Aumento do IOF vai pesar no bolso do consumidor; confira simulações

O aumento do imposto anunciado pelo governo vai encarecer ainda mais o crédito para pessoas físicas

Diante de um cenário de 62,2 milhões de brasileiros inadimplentes, segundo dados da Serasa, 14,4 milhões de desempregados, 11.890 mil famílias endividadas e perspectiva de inflação a 7,90% para este ano, o aumento do Imposto sobre Operações Financeiras (IOF) anunciado pelo governo Bolsonaro vai encarecer ainda mais o crédito para pessoas físicas, que vai passar de 3% ao ano para 4,08% (a.a.) até dezembro. Ou seja, empréstimo consignado, despesas com cartão de crédito, cheque especial e financiamentos vão ficar mais caras. Vale lembrar que o aumento do imposto vai de 20 de setembro a 31 de dezembro deste ano. O governo pretende arrecadar R$ 2,14 bilhões adicionais para financiar o novo Bolsa Família.

- - -

# Tarefa A
Reproduza fielmente, no texto sobre o aumento do IOF, o trecho que se inicia com as palavras "Aumento do IOF" e vai até "novo Bolsa Família.".
# Tarefa B
Prossiga com o texto sobre o aumento do IOF a partir do ponto em que ele termina.
Os registros abaixo provêm de outra fonte.

# Dados registrados
- - -

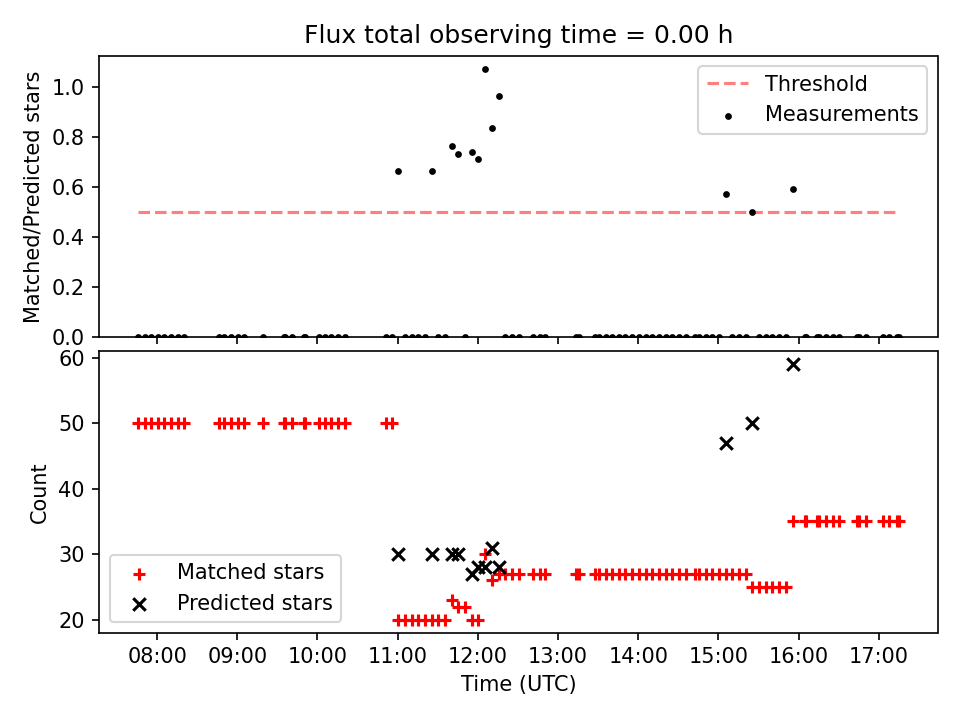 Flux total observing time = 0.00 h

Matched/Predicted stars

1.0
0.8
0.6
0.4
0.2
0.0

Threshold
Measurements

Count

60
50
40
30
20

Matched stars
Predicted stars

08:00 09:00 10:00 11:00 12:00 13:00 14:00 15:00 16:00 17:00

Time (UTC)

- - -

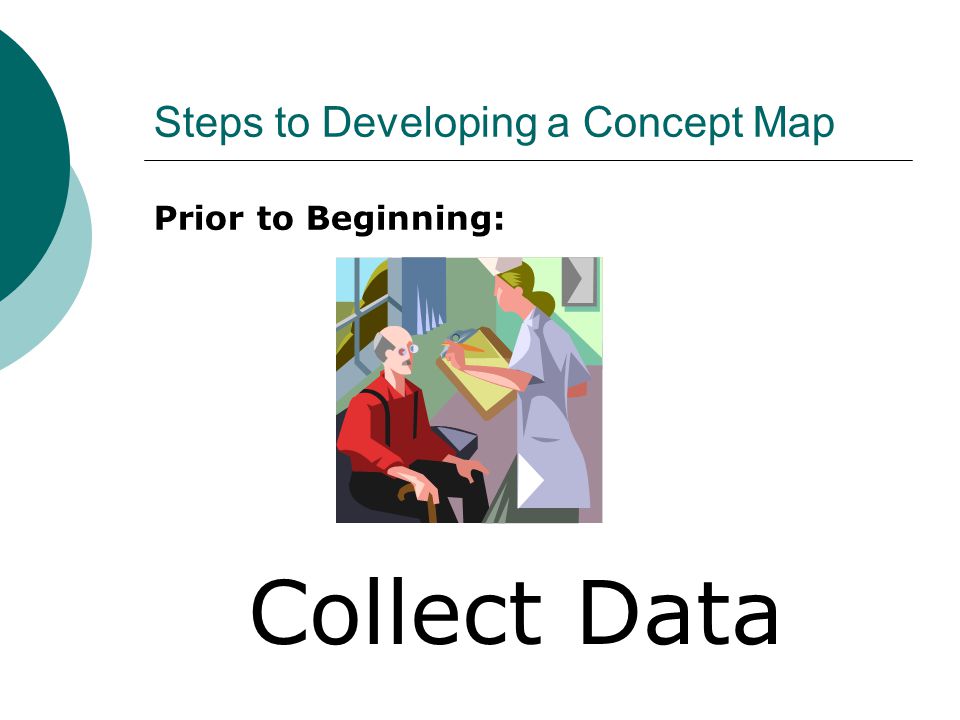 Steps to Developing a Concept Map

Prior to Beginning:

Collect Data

- - -

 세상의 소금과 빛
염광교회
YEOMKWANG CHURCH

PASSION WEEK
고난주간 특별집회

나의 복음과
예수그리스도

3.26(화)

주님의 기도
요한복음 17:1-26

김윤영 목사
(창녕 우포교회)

- - -

# Resposta A
Aumento do IOF vai pesar no bolso do consumidor; confira simulações

O aumento do imposto anunciado pelo governo vai encarecer ainda mais o crédito para pessoas físicas

Diante de um cenário de 62,2 milhões de brasileiros inadimplentes, segundo dados da Serasa, 14,4 milhões de desempregados, 11.890 mil famílias endividadas e perspectiva de inflação a 7,90% para este ano, o aumento do Imposto sobre Operações Financeiras (IOF) anunciado pelo governo Bolsonaro vai encarecer ainda mais o crédito para pessoas físicas, que vai passar de 3% ao ano para 4,08% (a.a.) até dezembro. Ou seja, empréstimo consignado, despesas com cartão de crédito, cheque especial e financiamentos vão ficar mais caras. Vale lembrar que o aumento do imposto vai de 20 de setembro a 31 de dezembro deste ano. O governo pretende arrecadar R$ 2,14 bilhões adicionais para financiar o novo Bolsa Família.

# Resposta B
Para o economista Miguel Ribeiro de Oliveira, diretor-executivo da Associação Nacional de Executivos de Finanças (Anefac) o aumento do IOF foi uma "péssima" decisão porque agrava o cenário econômico já adverso e não resolve o problema do governo.

— É uma medida péssima porque encarece o crédito num momento em que o endividamento está muito elevado e os juros já subiram nos últimos sete meses. E vão subir de novo na próxima reunião do Copom e a projeções de crescimento do país só caem, já se fala em zero para o ano que vem — diz o economista, que acrescenta que: "Esse aumento só agrava esse quadro, porque crédito mais caro significa custo para as empresas, que vão repassar aos preços e aumentar ainda mais a inflação".

O economista Gilberto Braga, professor do Ibmec e da Fundação D. Cabral, explica que por se tratar de um imposto, o IOF é aplicado sobre a base de cálculo nas operações financeiras que são alcançadas pelo tributo.

— Tecnicamente, ele não aumenta diretamente o juros da transação financeira, mas sim o custo final da operação, uma vez que incide sobre a parcela ou dívida — conta o professor.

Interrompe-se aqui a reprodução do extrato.